CONSIGNES:
1. Relevez, dans le passage sur l’expérience Belle-II, tous les noms propres désignant une expérience, une collaboration ou une revue scientifique, chacun une seule fois.
2. Poursuivez le passage sur l’expérience Belle-II à la suite de sa dernière phrase.

Premiers résultats autour de l’expérience Belle-II
La collaboration Belle-II célèbre ses premiers résultats scientifiques avec la publication dans Physical Review Letters d’un article sur la recherche d’un hypothétique boson Z’, possible pont entre la matière et la matière noire. Les données utilisées ont été collectées à l’occasion d’un run de test en 2018. Aujourd’hui l'expérience continue sa montée en puissance et devrait atteindre le record de luminosité de la précédente expérience Belle cet été.

EXTRAITS DU MATÉRIEL:
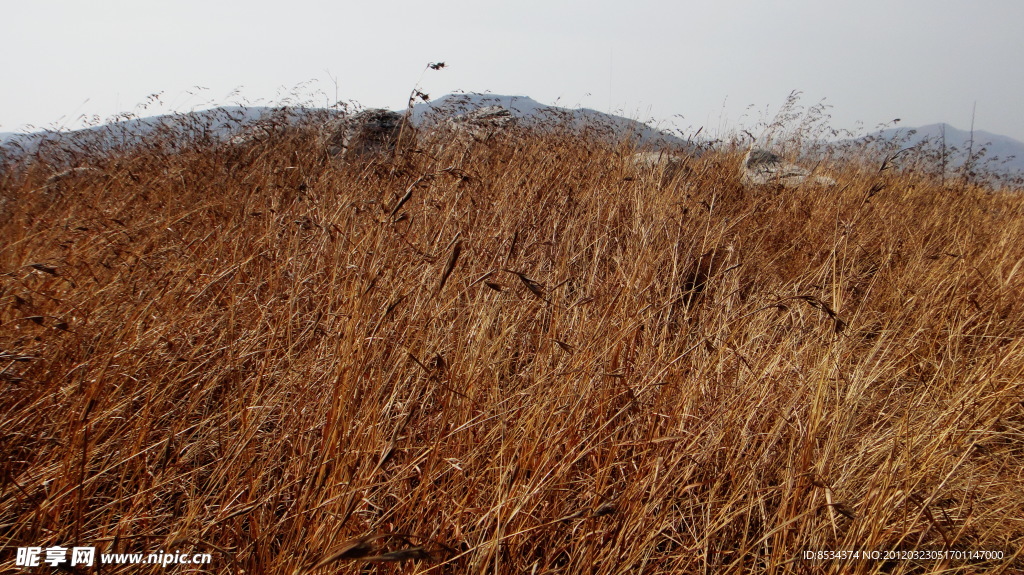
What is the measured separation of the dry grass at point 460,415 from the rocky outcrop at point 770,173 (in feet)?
7.48

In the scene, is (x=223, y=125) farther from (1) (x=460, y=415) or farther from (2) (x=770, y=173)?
(2) (x=770, y=173)

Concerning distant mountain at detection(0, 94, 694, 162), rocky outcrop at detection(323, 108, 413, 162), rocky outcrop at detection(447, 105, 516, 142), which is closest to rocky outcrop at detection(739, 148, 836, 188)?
distant mountain at detection(0, 94, 694, 162)

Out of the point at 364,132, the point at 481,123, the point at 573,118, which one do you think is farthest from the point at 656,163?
the point at 364,132

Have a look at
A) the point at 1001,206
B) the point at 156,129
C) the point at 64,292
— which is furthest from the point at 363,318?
the point at 1001,206

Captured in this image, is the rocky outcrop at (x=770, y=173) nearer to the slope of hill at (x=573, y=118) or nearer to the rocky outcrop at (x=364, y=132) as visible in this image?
the slope of hill at (x=573, y=118)

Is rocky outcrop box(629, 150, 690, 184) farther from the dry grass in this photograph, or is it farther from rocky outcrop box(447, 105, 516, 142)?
the dry grass

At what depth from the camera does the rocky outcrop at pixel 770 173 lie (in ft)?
15.7

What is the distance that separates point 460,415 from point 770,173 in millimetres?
4880

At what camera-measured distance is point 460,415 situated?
4.56ft

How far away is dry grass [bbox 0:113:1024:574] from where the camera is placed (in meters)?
1.08

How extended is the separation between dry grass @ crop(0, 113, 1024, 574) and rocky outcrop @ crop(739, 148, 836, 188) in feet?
7.48

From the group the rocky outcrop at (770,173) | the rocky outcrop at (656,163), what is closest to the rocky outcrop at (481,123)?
the rocky outcrop at (656,163)

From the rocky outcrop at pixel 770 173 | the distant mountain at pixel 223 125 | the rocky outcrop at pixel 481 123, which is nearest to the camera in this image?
the distant mountain at pixel 223 125

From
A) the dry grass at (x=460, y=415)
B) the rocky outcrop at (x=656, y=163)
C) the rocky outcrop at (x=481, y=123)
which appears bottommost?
→ the dry grass at (x=460, y=415)
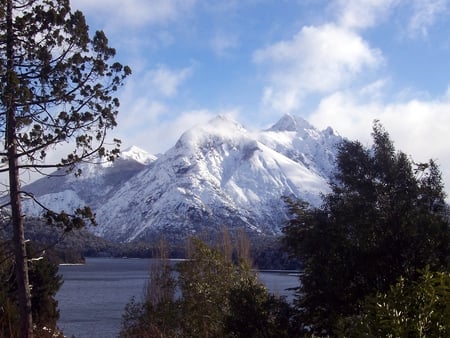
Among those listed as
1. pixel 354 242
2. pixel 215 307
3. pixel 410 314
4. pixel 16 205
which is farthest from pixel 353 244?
pixel 410 314

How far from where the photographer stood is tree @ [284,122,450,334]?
16.0 metres

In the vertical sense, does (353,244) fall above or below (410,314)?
above

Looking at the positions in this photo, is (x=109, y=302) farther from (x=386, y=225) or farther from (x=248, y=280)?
(x=386, y=225)

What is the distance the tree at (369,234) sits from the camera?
15992 mm

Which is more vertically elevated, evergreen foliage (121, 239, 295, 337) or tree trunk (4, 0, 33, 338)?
tree trunk (4, 0, 33, 338)

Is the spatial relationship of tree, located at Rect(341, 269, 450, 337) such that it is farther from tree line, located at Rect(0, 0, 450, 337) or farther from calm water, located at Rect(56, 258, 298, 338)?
calm water, located at Rect(56, 258, 298, 338)

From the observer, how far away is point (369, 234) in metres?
16.2

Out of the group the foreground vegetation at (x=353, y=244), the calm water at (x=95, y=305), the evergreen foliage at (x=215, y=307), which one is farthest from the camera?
the calm water at (x=95, y=305)

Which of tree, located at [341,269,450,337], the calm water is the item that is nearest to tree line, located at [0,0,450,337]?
tree, located at [341,269,450,337]

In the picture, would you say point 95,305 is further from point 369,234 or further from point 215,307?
point 369,234

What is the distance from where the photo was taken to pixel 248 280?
20031 millimetres

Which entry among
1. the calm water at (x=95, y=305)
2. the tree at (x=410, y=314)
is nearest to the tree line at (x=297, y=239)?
the tree at (x=410, y=314)

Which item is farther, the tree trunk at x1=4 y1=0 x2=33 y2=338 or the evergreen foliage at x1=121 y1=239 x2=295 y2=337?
the evergreen foliage at x1=121 y1=239 x2=295 y2=337

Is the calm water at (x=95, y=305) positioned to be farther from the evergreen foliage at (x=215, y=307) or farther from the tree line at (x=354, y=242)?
the tree line at (x=354, y=242)
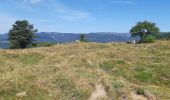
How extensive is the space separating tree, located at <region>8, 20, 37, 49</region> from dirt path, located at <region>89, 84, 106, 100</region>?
102 metres

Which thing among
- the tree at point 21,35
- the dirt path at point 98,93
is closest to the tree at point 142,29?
the tree at point 21,35

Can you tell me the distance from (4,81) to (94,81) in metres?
7.33

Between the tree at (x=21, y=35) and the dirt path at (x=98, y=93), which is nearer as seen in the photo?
the dirt path at (x=98, y=93)

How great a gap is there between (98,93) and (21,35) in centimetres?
10703

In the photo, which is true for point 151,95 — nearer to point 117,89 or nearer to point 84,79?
point 117,89

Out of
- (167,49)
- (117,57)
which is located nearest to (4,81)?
(117,57)

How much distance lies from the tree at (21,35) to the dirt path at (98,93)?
101901mm

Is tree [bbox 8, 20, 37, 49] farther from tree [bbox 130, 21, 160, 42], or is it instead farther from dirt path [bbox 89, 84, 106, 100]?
dirt path [bbox 89, 84, 106, 100]

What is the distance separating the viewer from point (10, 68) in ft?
117

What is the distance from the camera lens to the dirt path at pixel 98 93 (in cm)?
2555

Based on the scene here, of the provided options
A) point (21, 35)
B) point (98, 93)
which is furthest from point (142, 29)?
point (98, 93)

RÉPONSES PAR CONSIGNE:
1.
- Belle-II
- Physical Review Letters
- Belle

2.
La collaboration Belle-II n’a pas attendu la fin de la montée en luminosité de son dispositif expérimental pour commencer à faire de la science. Dès le premier tour de chauffe de l’ensemble collisionneur/détecteur en 2018, les chercheurs ont collecté des événements qu’ils se sont empressés d’analyser. En l’occurrence, ils ont cherché à basse masse des événements particuliers qui seraient l’expression d’un nouveau boson, le boson Z’. Ce boson d’un nouveau genre ferait le lien entre le monde de la matière et celui de la matière noire. Sa découverte pourrait par ailleurs expliquer deux anomalies que le modèle standard est dans l’incapacité d’expliquer.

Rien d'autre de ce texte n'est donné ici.